Our Youth Advisory Panel member, Rashan McDonald, has written a powerful and eye-opening blog about systematic racism and his own experiences as a young black man.

Rashan McDonald ()

So, let me get straight to the point; the generation that we live in right now isn’t socially equal; racial segregation and discrimination still exists.

It’s amazing to see that our generation is highlighting BLM in many ways possible, through petitions, promoting historical articles/films/educational TV shows, protests, social media promotion, local MP engagement, GoFundMe pages and highlighting issues in the workplace too.

I have also experienced some of this unjust behaviour; as a hard-working black man, who focuses on my work and football, I have been stopped and searched after a football game when making my way home.

I was with a few of my teammates when the post-football stop and search happened. At the time, the police saw us in a rented car (provided by the university) and they suspected us to be drug dealers. They then proceeded to surround the car with police officers before hand cuffing myself and my other black teammate FIRST.

They then proceeded to call my Black friend a ‘thug’ and moved him away from the rest of us; I identify that as a discriminatory action.

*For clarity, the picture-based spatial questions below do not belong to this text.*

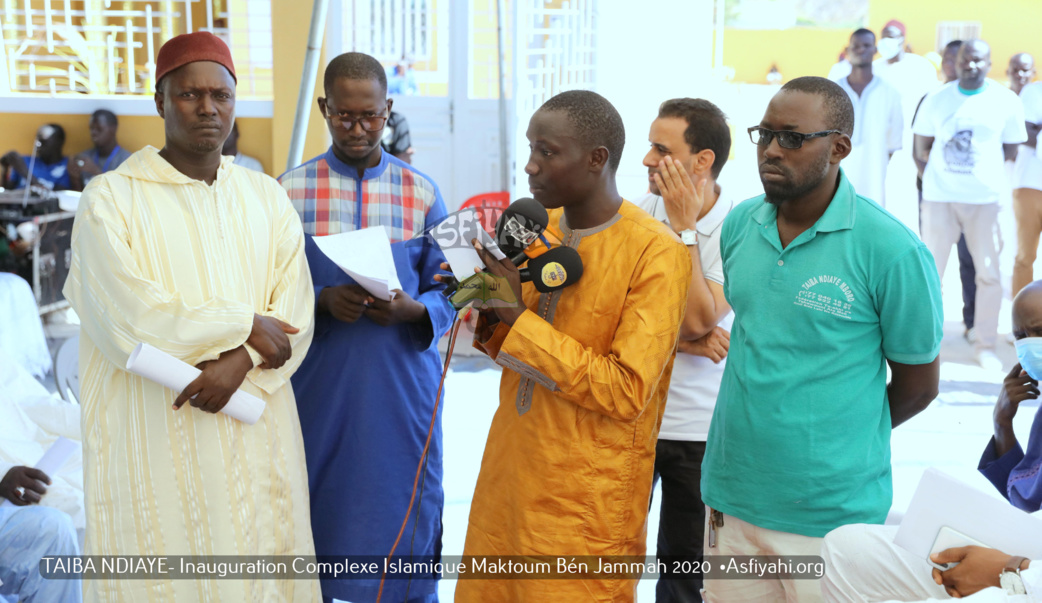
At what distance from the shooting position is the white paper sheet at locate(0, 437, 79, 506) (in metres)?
2.84

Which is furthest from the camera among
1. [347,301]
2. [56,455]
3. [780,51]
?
[780,51]

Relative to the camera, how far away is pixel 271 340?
2352 millimetres

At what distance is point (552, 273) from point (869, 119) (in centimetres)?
639

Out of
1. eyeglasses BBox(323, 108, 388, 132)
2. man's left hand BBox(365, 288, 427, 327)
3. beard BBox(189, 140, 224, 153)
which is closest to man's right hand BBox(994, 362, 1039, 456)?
man's left hand BBox(365, 288, 427, 327)

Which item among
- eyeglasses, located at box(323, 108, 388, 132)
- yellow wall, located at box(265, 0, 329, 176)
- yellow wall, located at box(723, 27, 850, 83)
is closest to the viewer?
eyeglasses, located at box(323, 108, 388, 132)

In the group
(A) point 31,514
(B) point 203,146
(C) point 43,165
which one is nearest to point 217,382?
(B) point 203,146

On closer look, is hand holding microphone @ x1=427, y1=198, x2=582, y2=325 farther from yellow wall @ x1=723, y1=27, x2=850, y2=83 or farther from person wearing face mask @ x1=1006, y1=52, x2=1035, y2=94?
yellow wall @ x1=723, y1=27, x2=850, y2=83

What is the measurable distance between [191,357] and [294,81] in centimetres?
658

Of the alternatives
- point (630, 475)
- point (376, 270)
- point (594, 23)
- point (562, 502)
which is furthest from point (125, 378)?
point (594, 23)

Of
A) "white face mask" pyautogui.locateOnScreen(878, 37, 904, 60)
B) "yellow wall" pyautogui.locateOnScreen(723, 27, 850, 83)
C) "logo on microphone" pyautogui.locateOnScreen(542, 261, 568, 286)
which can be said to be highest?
"yellow wall" pyautogui.locateOnScreen(723, 27, 850, 83)

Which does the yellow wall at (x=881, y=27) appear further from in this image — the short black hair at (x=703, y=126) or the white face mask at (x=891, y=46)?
the short black hair at (x=703, y=126)

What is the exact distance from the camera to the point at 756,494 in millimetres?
2252

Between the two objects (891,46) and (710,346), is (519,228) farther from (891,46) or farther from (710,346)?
(891,46)

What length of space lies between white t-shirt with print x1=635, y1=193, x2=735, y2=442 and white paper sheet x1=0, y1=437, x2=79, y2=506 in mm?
1870
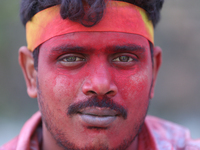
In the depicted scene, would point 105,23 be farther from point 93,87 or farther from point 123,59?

They found nothing on us (as expected) but the whole process of how they dealt with us was horrible.

However, that treatment is nothing compared to what I have seen with George Floyd, Breonna Taylor, Tamir Rice, Elijah McClain, Belly Mujinga and many other black people that had their lives taken due to an unjust system, and this scares me.

As a black person, we are more likely to get stopped and searched and treated like the names above. The fact that so many innocent Black people have been murdered, brutally harmed and discriminated from the ‘enforcers of the law’ is part of a wider issue and still highlights segregation in this modern day. These unfair actions have caused an uproar in our generation and motivated us to promote the matter so far and wide.

My position as a Youth Advisory Panel member can help to tackle this discrimination by helping to provide a youth perspective on all relevant campaigns, including Black Lives Matter. Myself, the Youth Advisory Panel, the Alliance and wider sector must now use our ‘voices’ to inform other people of this movement and why it is important to support it.  

It’s inspiring to see how organisations, such as the Premier League are promoting the Black Lives Matter movement and encouraging those in power positions to use their platforms as a voice to spread the movement. This is not enough though; words can speak louder than actions.

It now lies to all organisations in the sport and recreation sector to take action; through developing equality and diversity policies, to providing mandatory racial recognition/development/inclusion training for coaches of all levels, to ensuring people of BAME backgrounds are equipped with the opportunities that allow for key decision making roles within the sector.

This is more than just lip service though, this is change. Change across the UK to develop employment opportunities for young, black people, change in how we talk and how we think, instilling confidence to call out discrimination where justified. A change to our biases- conscious and unconscious. But this cannot be created without everyone’s voice. When society and our sector listen to our young stakeholders, our action becomes more united in strength.

Without the voice of everyone, we are powerless to enact the change we really want.